Neste estudo, os autores analisam a crescente demanda por transparência nas posições tributárias adotadas pelas empresas e investigam a experiência brasileira em relação ao modelo FIN 48, norma norte-americana voltada ao reconhecimento e divulgação de incertezas fiscais nas demonstrações financeiras.
O trabalho examina como empresas brasileiras vêm lidando com a necessidade de evidenciar riscos tributários, contingências e interpretações fiscais potencialmente questionáveis, especialmente em ambiente marcado por elevada complexidade normativa e intensa litigiosidade.
Também são discutidos os impactos da adoção de práticas mais robustas de disclosure sobre governança corporativa, relacionamento com investidores, auditoria independente e credibilidade das informações financeiras.

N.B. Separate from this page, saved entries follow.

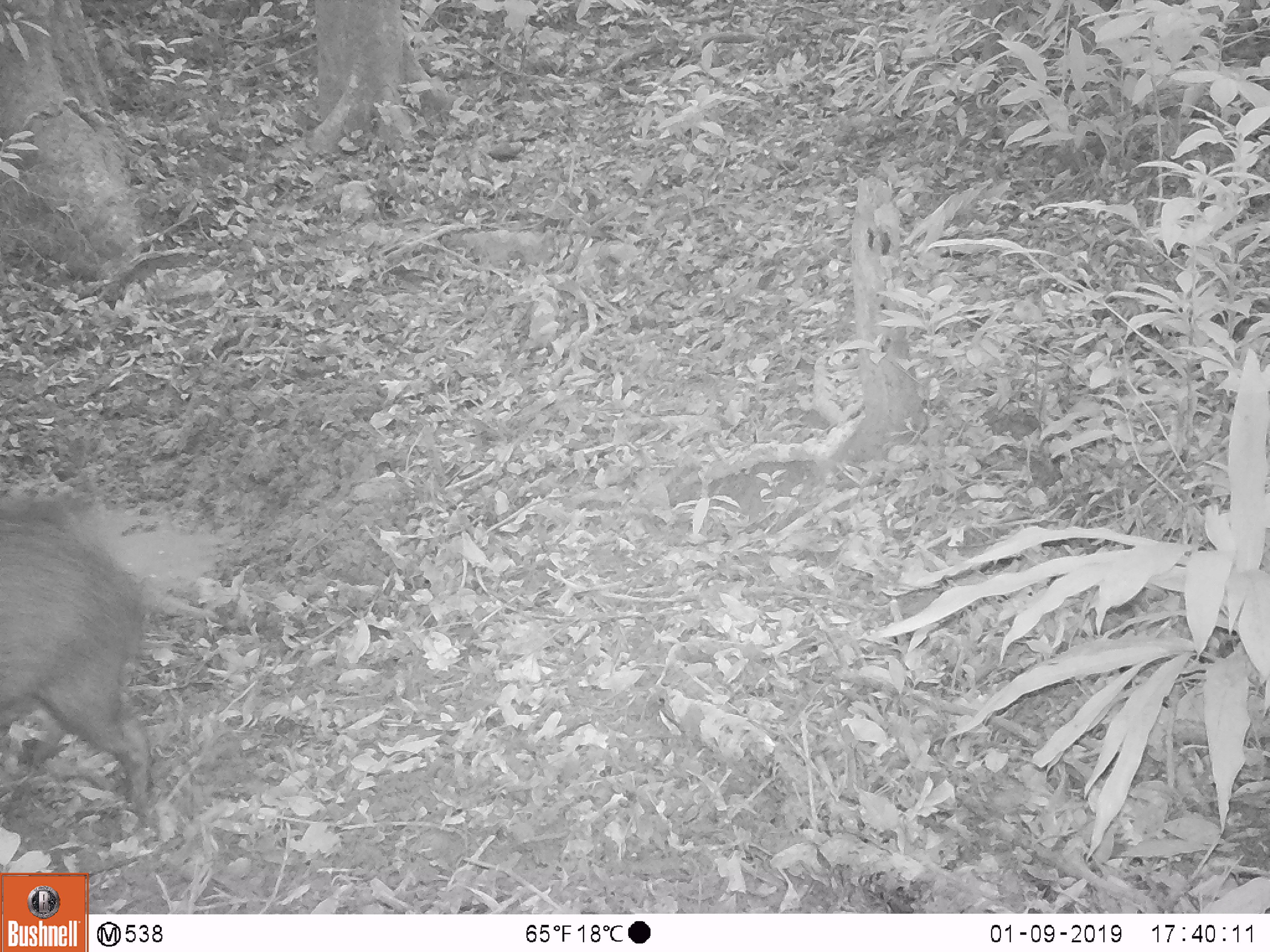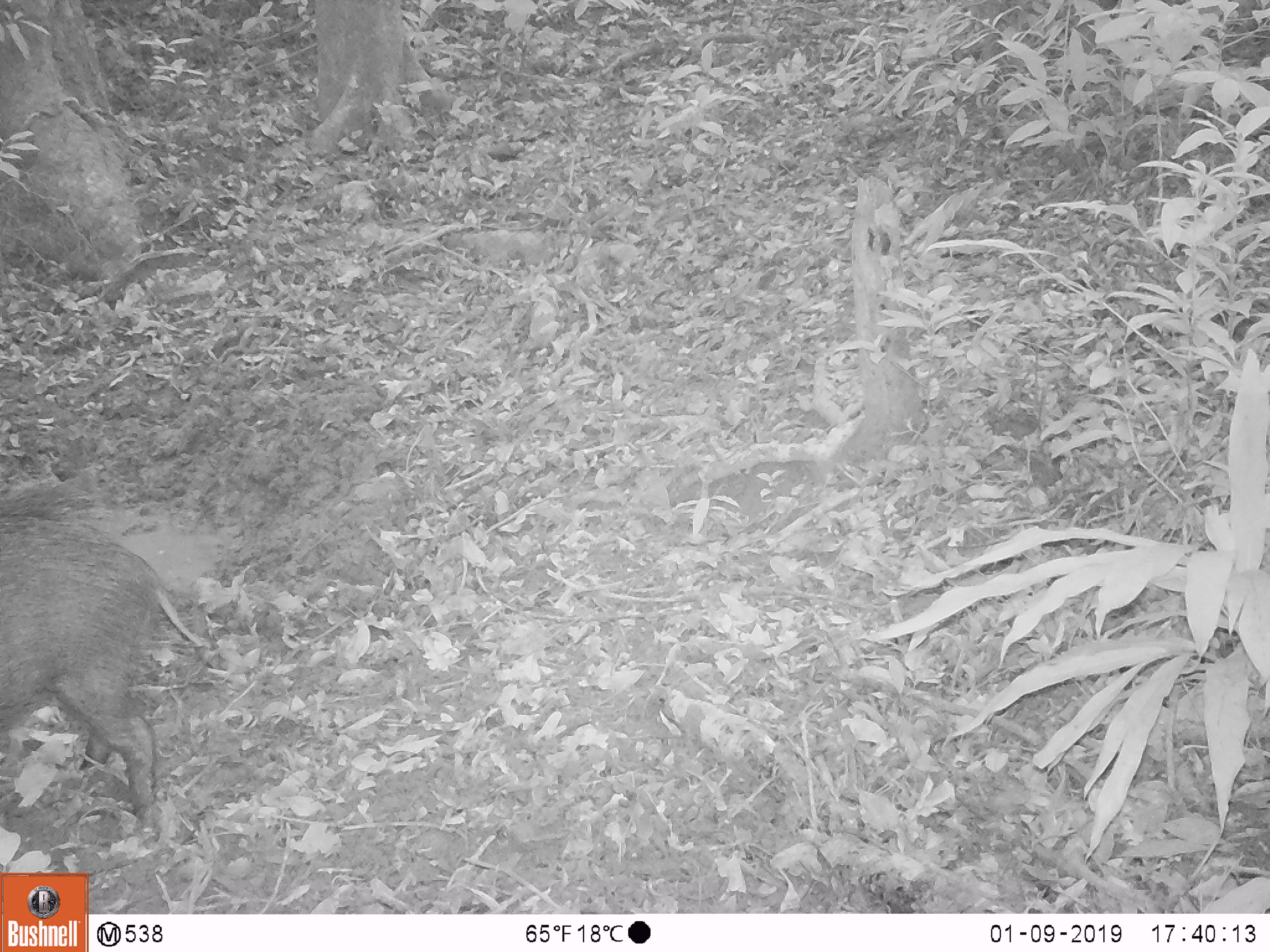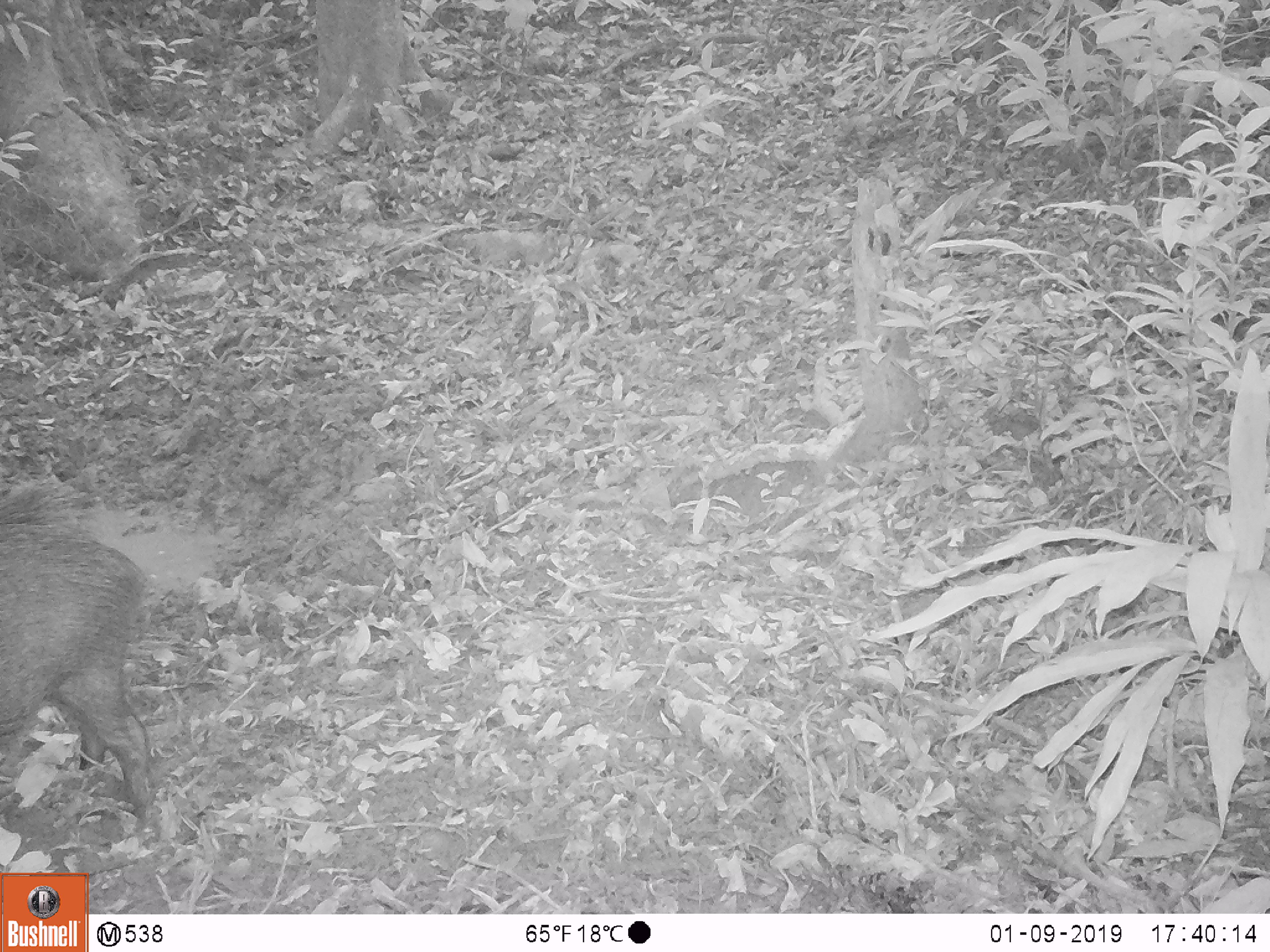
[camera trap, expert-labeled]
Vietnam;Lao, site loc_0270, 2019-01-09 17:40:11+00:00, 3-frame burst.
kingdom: Animalia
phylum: Chordata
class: Mammalia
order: Artiodactyla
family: Suidae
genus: Sus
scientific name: Sus scrofa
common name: eurasian wild pig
Eurasian wild pig (Sus scrofa). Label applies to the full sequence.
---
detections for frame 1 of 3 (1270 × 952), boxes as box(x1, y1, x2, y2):
eurasian wild pig: box(0, 505, 151, 821)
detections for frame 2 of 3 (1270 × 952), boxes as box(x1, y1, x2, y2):
eurasian wild pig: box(0, 513, 151, 821)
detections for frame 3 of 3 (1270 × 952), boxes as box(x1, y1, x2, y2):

A pesquisa contribui para o debate sobre aproximação entre padrões internacionais de transparência e a realidade tributária brasileira.
Por que esse tema importa: investidores, conselhos de administração, auditores e gestores dependem de informações claras sobre riscos fiscais para avaliação adequada de valor, solvência e governança das companhias.